Thursday, March 3, 2011
Divergent Proposals Mark Bar Governance Task Force Meeting
By KENNETH OFGANG, Staff Writer
The State Bar yesterday moved a step closer to proposing changes in its governing structure, as members of a task force charged with studying the subject mulled presentations by task force members with differing views.
Members of the Task Force on Governance in the Public Interest—which was created pursuant to a mandate included in last year’s State Bar dues bill—gave no indication, however, as to where they stood during the meeting held at the State Bar’s Los Angeles headquarters.
“It is pretty clear that change is coming,” State Bar President—and task force chair—William Hebert told the MetNews during a short recess. “We just don’t know what it will be yet.”
Four alternative proposals were presented yesterday:
•A plan offered by Board of Governors members Angela Davis of Los Angeles and Jon Streeter of San Francisco, described by Streeter as “an incremental approach to reform.” The plan would reduce the number of elected lawyer members of the board to 13, add three lawyers appointed by the Supreme Court, and retain the current arrangement of having six public members appointed by the governor and legislative leaders.
Districts used to elect attorney members would be enlarged, based on appellate court district boundaries. The plan would also require that half the members of the board’s disciplinary committee be public members and that at least one of the attorney members be a Supreme Court appointee.
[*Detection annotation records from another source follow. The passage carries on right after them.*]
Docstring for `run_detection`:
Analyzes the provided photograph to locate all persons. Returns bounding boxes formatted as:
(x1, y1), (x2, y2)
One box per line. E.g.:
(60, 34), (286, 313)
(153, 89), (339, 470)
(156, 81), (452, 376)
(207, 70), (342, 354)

•A proposal by attorney member Wells Lyman of San Diego, who would reduce the number of attorney members to nine, but elect them from districts as at present, and increase the number of public members to nine, with the three additional appointments being made by the Supreme Court. The president would be elected by the board and would be the 19th member.
‘Publicly Appointed Members
•A plan offered by attorney member Loren Kieve of San Francisco, under which 12 attorney members would be elected in a manner similar to the Streeter/Davis plan, and there would be 10 “publicly appointed members.” Four of the latter group would be appointed by the governor, two by the legislative leadership, and four by either the Judicial Council or the Supreme Court.
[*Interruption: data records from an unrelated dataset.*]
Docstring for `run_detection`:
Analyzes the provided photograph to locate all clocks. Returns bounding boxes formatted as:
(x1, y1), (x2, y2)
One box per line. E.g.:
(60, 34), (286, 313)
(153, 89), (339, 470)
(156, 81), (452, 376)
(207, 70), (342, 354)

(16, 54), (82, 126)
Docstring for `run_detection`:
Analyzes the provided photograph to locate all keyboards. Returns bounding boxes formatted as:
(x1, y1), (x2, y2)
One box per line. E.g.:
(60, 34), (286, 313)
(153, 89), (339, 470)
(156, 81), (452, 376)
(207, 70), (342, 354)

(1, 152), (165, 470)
Those members could be either lawyers or laypersons, but a minimum-number-to-be-determined would have to be non-lawyers. Kieve would also have the president elected during the second-year of a three-year board term, rather than the third year, and serve a year as president-elect.
He would further require that the president be an attorney.
All of the past presidents have been attorneys, but this is not a legal requirement.
Kieve also proposed that the board meet in Sacramento at least once a year so as to interact with legislators.
•A plan by attorney member Michael Tenenbaum of Ventura County under which there would be 12 attorney members elected by lawyers statewide and 10 public members—six appointed as at present, plus four by the Supreme Court—plus the president, who, as at present, would be elected by the board and could be either a lawyer or a layperson.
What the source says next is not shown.